EXTRACTED RECORDS below:

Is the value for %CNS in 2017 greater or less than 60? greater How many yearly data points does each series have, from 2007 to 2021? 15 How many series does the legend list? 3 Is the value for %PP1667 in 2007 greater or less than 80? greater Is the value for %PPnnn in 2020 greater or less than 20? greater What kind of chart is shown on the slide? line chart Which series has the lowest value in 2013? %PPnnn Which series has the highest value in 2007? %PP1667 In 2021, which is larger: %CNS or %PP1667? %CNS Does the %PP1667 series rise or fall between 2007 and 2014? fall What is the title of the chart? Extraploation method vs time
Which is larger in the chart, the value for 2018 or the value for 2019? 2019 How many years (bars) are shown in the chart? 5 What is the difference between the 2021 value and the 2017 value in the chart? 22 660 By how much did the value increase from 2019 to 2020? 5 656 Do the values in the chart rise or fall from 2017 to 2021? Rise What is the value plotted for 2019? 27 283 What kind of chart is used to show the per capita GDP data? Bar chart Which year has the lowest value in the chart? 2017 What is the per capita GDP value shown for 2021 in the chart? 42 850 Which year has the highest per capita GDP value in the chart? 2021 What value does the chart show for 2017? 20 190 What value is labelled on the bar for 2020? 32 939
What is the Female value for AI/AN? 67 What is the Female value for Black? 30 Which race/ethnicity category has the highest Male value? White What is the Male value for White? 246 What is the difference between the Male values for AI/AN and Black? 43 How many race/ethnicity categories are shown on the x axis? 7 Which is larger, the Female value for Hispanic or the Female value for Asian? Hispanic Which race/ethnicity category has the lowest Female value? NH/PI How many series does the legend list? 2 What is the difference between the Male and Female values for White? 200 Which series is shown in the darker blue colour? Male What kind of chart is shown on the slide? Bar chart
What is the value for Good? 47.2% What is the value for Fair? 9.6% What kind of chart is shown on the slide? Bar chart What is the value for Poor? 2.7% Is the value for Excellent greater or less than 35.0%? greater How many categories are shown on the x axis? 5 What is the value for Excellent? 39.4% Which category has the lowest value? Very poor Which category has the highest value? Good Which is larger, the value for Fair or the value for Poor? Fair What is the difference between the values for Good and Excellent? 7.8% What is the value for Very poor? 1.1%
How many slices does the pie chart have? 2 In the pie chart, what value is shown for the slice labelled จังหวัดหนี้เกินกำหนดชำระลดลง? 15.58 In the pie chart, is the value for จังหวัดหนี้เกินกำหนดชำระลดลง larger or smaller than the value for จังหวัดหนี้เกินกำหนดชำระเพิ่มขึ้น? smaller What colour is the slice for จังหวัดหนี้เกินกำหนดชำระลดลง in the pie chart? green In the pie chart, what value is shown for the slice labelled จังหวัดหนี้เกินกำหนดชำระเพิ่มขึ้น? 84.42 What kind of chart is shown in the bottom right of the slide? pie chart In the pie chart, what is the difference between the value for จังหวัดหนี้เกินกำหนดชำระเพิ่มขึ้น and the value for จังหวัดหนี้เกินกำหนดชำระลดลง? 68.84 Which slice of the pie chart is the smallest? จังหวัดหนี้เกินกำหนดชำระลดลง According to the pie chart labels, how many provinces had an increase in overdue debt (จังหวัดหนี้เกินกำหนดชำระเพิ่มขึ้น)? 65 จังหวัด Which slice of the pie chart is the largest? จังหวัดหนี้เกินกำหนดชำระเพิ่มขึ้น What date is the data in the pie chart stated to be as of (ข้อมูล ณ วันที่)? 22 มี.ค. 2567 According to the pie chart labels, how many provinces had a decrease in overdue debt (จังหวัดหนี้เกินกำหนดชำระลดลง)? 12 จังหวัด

End of EXTRACTED RECORDS.

- **ACTIVITY**
Copy all of the data above word for word, line by line.

- **OUTPUT BELOW**
Is the value for %CNS in 2017 greater or less than 60? greater How many yearly data points does each series have, from 2007 to 2021? 15 How many series does the legend list? 3 Is the value for %PP1667 in 2007 greater or less than 80? greater Is the value for %PPnnn in 2020 greater or less than 20? greater What kind of chart is shown on the slide? line chart Which series has the lowest value in 2013? %PPnnn Which series has the highest value in 2007? %PP1667 In 2021, which is larger: %CNS or %PP1667? %CNS Does the %PP1667 series rise or fall between 2007 and 2014? fall What is the title of the chart? Extraploation method vs time
Which is larger in the chart, the value for 2018 or the value for 2019? 2019 How many years (bars) are shown in the chart? 5 What is the difference between the 2021 value and the 2017 value in the chart? 22 660 By how much did the value increase from 2019 to 2020? 5 656 Do the values in the chart rise or fall from 2017 to 2021? Rise What is the value plotted for 2019? 27 283 What kind of chart is used to show the per capita GDP data? Bar chart Which year has the lowest value in the chart? 2017 What is the per capita GDP value shown for 2021 in the chart? 42 850 Which year has the highest per capita GDP value in the chart? 2021 What value does the chart show for 2017? 20 190 What value is labelled on the bar for 2020? 32 939
What is the Female value for AI/AN? 67 What is the Female value for Black? 30 Which race/ethnicity category has the highest Male value? White What is the Male value for White? 246 What is the difference between the Male values for AI/AN and Black? 43 How many race/ethnicity categories are shown on the x axis? 7 Which is larger, the Female value for Hispanic or the Female value for Asian? Hispanic Which race/ethnicity category has the lowest Female value? NH/PI How many series does the legend list? 2 What is the difference between the Male and Female values for White? 200 Which series is shown in the darker blue colour? Male What kind of chart is shown on the slide? Bar chart
What is the value for Good? 47.2% What is the value for Fair? 9.6% What kind of chart is shown on the slide? Bar chart What is the value for Poor? 2.7% Is the value for Excellent greater or less than 35.0%? greater How many categories are shown on the x axis? 5 What is the value for Excellent? 39.4% Which category has the lowest value? Very poor Which category has the highest value? Good Which is larger, the value for Fair or the value for Poor? Fair What is the difference between the values for Good and Excellent? 7.8% What is the value for Very poor? 1.1%
How many slices does the pie chart have? 2 In the pie chart, what value is shown for the slice labelled จังหวัดหนี้เกินกำหนดชำระลดลง? 15.58 In the pie chart, is the value for จังหวัดหนี้เกินกำหนดชำระลดลง larger or smaller than the value for จังหวัดหนี้เกินกำหนดชำระเพิ่มขึ้น? smaller What colour is the slice for จังหวัดหนี้เกินกำหนดชำระลดลง in the pie chart? green In the pie chart, what value is shown for the slice labelled จังหวัดหนี้เกินกำหนดชำระเพิ่มขึ้น? 84.42 What kind of chart is shown in the bottom right of the slide? pie chart In the pie chart, what is the difference between the value for จังหวัดหนี้เกินกำหนดชำระเพิ่มขึ้น and the value for จังหวัดหนี้เกินกำหนดชำระลดลง? 68.84 Which slice of the pie chart is the smallest? จังหวัดหนี้เกินกำหนดชำระลดลง According to the pie chart labels, how many provinces had an increase in overdue debt (จังหวัดหนี้เกินกำหนดชำระเพิ่มขึ้น)? 65 จังหวัด Which slice of the pie chart is the largest? จังหวัดหนี้เกินกำหนดชำระเพิ่มขึ้น What date is the data in the pie chart stated to be as of (ข้อมูล ณ วันที่)? 22 มี.ค. 2567 According to the pie chart labels, how many provinces had a decrease in overdue debt (จังหวัดหนี้เกินกำหนดชำระลดลง)? 12 จังหวัด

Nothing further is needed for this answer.